The way I saw it, Google had turned the device in my pocket into a direct data tap on my life and I just wasn’t comfortable with it. I kept trying to fight it with apps like Xprivacy which worked with root access to give fake data when required but one Android update killed that app (not deliberately but it wasn’t compatible) and it took them about a year to get it working again. Trying to stop Google from getting all my data was like trying to hold water in my hand at best and at worst like having a direct firehose from my pocket to them. And it wasn’t just Google getting the data too. In spite of occasional permission model improvements, most apps easily get data in the Android architecture. For example, the latest Android lets you grant or deny specific permissions like location access to an app instead of giving the app all the permissions it asks or not use it like before. But if you have given location access to say 3 apps, even when you are using only 1 of those apps or aren’t using any of the apps, all of those apps can get your location. So if you have given Uber location access to book a cab, the app can still access your location when you don’t have any app open. You might have given tripadvisor location access during a vacation but you won’t realize the app is still tracking you until you get a notification sometime with recommendations for places to visit in the city you just arrived at. Now you have a data tap by Google with others siphoning from that hose as well, and you’ll end up installing a lot of random apps. How do you know which ones are trustworthy and not? Forgot about the flashlight app that was tracking people’s location?

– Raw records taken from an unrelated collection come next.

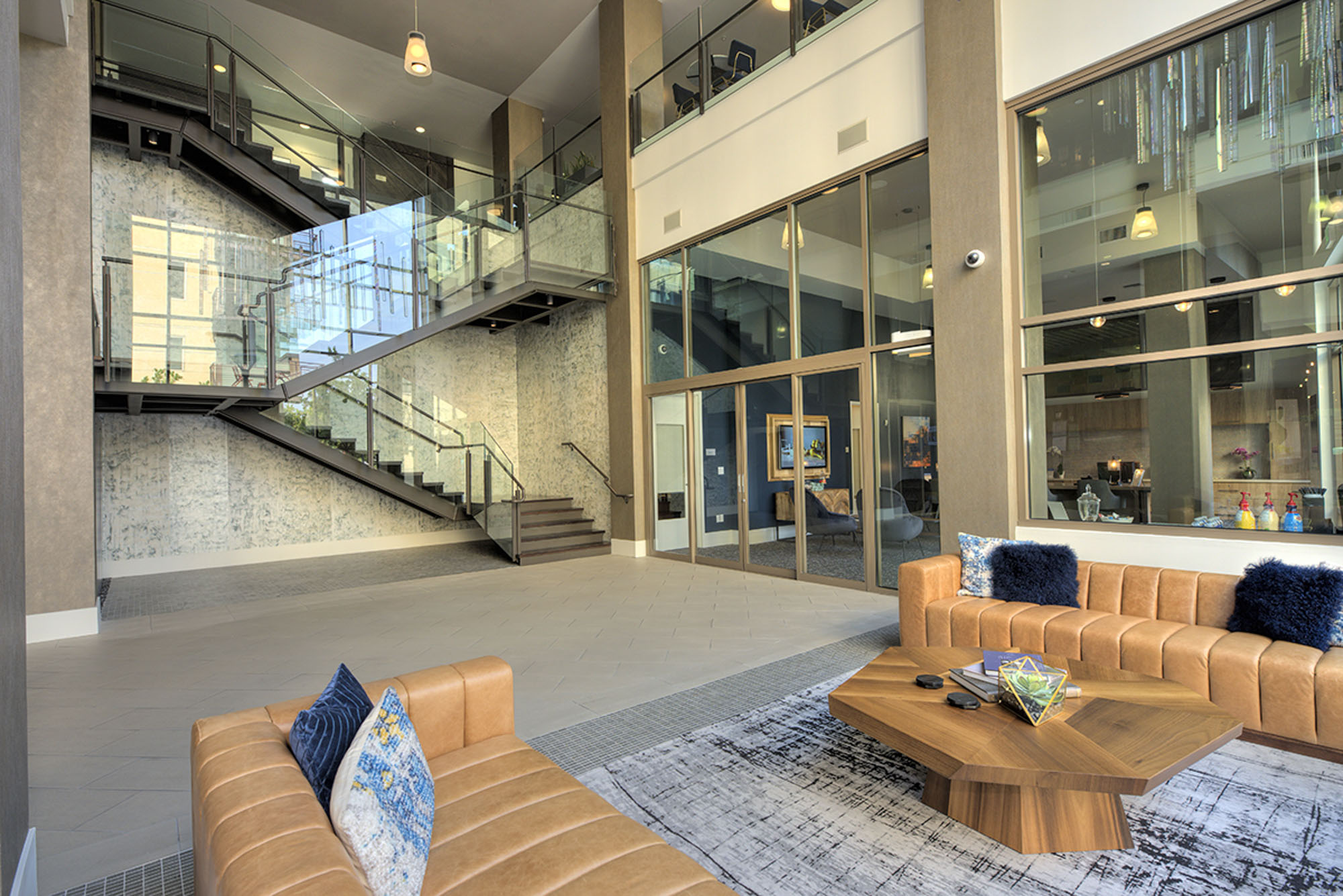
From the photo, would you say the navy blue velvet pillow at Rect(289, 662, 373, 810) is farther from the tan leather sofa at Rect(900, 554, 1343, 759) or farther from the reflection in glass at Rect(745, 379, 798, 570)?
the reflection in glass at Rect(745, 379, 798, 570)

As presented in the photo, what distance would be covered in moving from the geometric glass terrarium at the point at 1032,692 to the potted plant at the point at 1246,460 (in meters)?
2.77

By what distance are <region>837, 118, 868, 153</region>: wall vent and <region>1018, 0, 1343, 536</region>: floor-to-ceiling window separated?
57.4 inches

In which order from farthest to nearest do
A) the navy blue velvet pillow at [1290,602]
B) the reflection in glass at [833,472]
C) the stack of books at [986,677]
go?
the reflection in glass at [833,472], the navy blue velvet pillow at [1290,602], the stack of books at [986,677]

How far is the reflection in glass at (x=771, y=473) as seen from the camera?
23.7ft

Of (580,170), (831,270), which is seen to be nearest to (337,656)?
(831,270)

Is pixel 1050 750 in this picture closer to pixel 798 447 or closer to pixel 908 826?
pixel 908 826

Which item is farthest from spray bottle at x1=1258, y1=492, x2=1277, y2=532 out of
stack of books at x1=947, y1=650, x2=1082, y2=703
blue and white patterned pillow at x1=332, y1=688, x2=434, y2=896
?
blue and white patterned pillow at x1=332, y1=688, x2=434, y2=896

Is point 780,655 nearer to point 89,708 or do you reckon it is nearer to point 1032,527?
point 1032,527

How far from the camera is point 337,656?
4570 millimetres

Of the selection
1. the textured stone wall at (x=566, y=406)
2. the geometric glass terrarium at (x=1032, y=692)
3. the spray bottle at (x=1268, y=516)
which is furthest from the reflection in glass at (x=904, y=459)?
the textured stone wall at (x=566, y=406)

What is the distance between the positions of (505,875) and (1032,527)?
15.6ft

When people hear all this, they react in two ways:- either they get creeped out or they think this is all too much to think about and that they are sure everything will be fine. People who reacted in the second way usually tell me I’m paranoid, or that data is the new oil and not a big deal, or that privacy doesn’t matter anymore. And of course the classic “I don’t need privacy because I have nothing to hide” argument. If you have arguments along those lines, let me just say that a 9 member bench of the Indian Supreme Court recently decided that privacy is a fundamental right that needs to be protected to ensure life with dignity, so this is hardly something which was dreamed up by tin foil hat wearers.
The way I saw it, I had a bad choice to make. Choose between cheap but perfectly functional phones that sell my soul megabits at a time or choose a very expensive phone which does less of that. Once I could afford to, I chose the second option. Do I wish there was a 3rd option? Yes, but unfortunately we do not live in a perfect world. In the real world, I’m reasonably satisfied with my choice given the circumstances.
In my opinion, I didn’t sell out Android. Android sold me out, to Google.